Bernardette Murphy, historienne, a choisi, avec "
L'Oreille de van Gogh", de se pencher sur une étape clé de la vie de l'artiste : Arles (1888-1889), une période à la fois très fructueuse ("Les Tournesols", "La Maison jaune", "Le Café de nuit"...) et pleine de tourments puisque c'est dans le Midi que la santé mentale de Vincent se dégrade notablement.
Sur le fond, il s'agit d'une véritable enquête de 300 pages, conduite avec une rigueur et une ténacité exemplaires. L'autrice, en menant son investigation, a d'ailleurs activement participé à l'éclairage de plusieurs zones d'ombre de l'existence de l'artiste hollandais. le lecteur apprend, par exemple, comment s'est déroulée la journée qui a conduit Vincent à s'automutiler, qui était en réalité la jeune femme à qui il a confié son oreille, ou encore comment les différents voisins ont réagi à sa déchéance psychique au fil des semaines.

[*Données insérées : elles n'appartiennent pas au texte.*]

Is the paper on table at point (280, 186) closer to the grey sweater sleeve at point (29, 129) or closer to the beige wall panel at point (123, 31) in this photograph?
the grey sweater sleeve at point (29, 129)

Deuxième gros point fort de l'ouvrage, l'immense sollicitude qu'éprouve Bernardette Murphy vis-à-vis de son principal protagoniste. Ici, donc, jamais de voyeurisme, mais au contraire une bienveillance totale. L'ouvrage offre ainsi un voyage bouleversant dans la vie intime d'un homme hypersensible, pétri d'états d'âme, très généreux et profondément habité par son art. Qui se suicidera en 1890 à Auvers-sur-Oise.